*Text section:*
As requested by @j_bertolotti, a thread on covariance/contravariance as found in linear algebra & differential geometry.

Thing is, these have nothing to do with vectors or geometry, but rather a fundamental property of functions.

(1/n)
Say we have two sets X, Y. We think of elements of X as some kind of objects, while the elements of Y provide some representation of these objects. The exact correspondence between an object and its representation is given by a function R: X→Y.

(2/n)
Now, suppose we want to change the representation from R₁ to R₂. Given y₁∈Y a representation of some object x∈X, how do we figure out the new representation? From y₁ = R₁(x) we get x = R₁⁻¹(y₁) (the inverse of R₁), and the new representation is R₂(R₁⁻¹(y₁)).

(3/n)
That is, the function T: Y→Y defined as T = R₂∘R₁⁻¹ implements the change of representation from R₁ to R₂. Note that its inverse T⁻¹ = R₁∘R₂⁻¹ changes the representation back from R₂ to R₁.

(4/n)
Now we are interested in functions f: X→Z. What would be a representation of this function? A function g: Y→Z would probably do. To construct this representation from R we do g(y) = f(R⁻¹(y)).

(5/n)
That is, if the representation for objects is given by x ↦ R(x), then the representation for functions is given by f ↦ f∘R⁻¹. Note that evaluating the function f(x) doesn't depend on representation g(y) = (f∘R⁻¹)(R(x)) = f(R⁻¹(R(x))) = f((R⁻¹∘R)(x)) = f(x).

(6/n)
Now let's see happens if we change representation from R₁ to R₂: we go from g₁ = f∘R₁⁻¹ to g₂ = f∘R₂⁻¹, which can be computed as g₂ = g₁∘(R₁∘R₂⁻¹) = g₁∘T⁻¹.

(7/n)
So, when changing the representation for objects, we use some transformation T, while the corresponding change of representation for functions is implemented by the inverse T⁻¹. The preceding discussion hides the fundamental duality between objects and functions, though.

(8/n)

*Dataset section:*
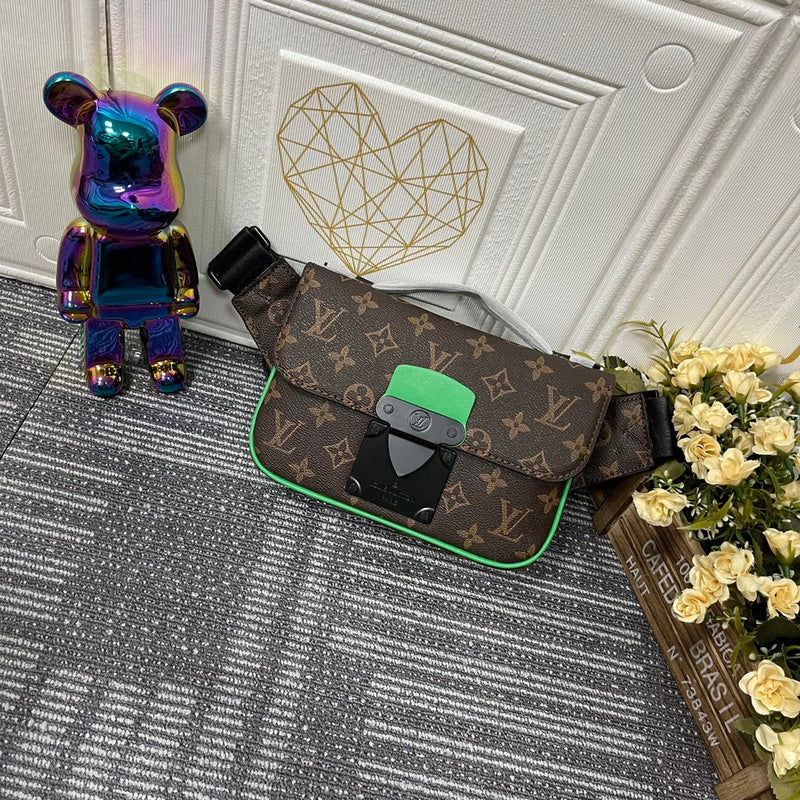 COZY BAGS - GUKI Women Bags - 1753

*Work to complete:* Reproduce the thread above on covariance and contravariance word for word, from start to end.

*Task result:*
As requested by @j_bertolotti, a thread on covariance/contravariance as found in linear algebra & differential geometry.

Thing is, these have nothing to do with vectors or geometry, but rather a fundamental property of functions.

(1/n)
Say we have two sets X, Y. We think of elements of X as some kind of objects, while the elements of Y provide some representation of these objects. The exact correspondence between an object and its representation is given by a function R: X→Y.

(2/n)
Now, suppose we want to change the representation from R₁ to R₂. Given y₁∈Y a representation of some object x∈X, how do we figure out the new representation? From y₁ = R₁(x) we get x = R₁⁻¹(y₁) (the inverse of R₁), and the new representation is R₂(R₁⁻¹(y₁)).

(3/n)
That is, the function T: Y→Y defined as T = R₂∘R₁⁻¹ implements the change of representation from R₁ to R₂. Note that its inverse T⁻¹ = R₁∘R₂⁻¹ changes the representation back from R₂ to R₁.

(4/n)
Now we are interested in functions f: X→Z. What would be a representation of this function? A function g: Y→Z would probably do. To construct this representation from R we do g(y) = f(R⁻¹(y)).

(5/n)
That is, if the representation for objects is given by x ↦ R(x), then the representation for functions is given by f ↦ f∘R⁻¹. Note that evaluating the function f(x) doesn't depend on representation g(y) = (f∘R⁻¹)(R(x)) = f(R⁻¹(R(x))) = f((R⁻¹∘R)(x)) = f(x).

(6/n)
Now let's see happens if we change representation from R₁ to R₂: we go from g₁ = f∘R₁⁻¹ to g₂ = f∘R₂⁻¹, which can be computed as g₂ = g₁∘(R₁∘R₂⁻¹) = g₁∘T⁻¹.

(7/n)
So, when changing the representation for objects, we use some transformation T, while the corresponding change of representation for functions is implemented by the inverse T⁻¹. The preceding discussion hides the fundamental duality between objects and functions, though.

(8/n)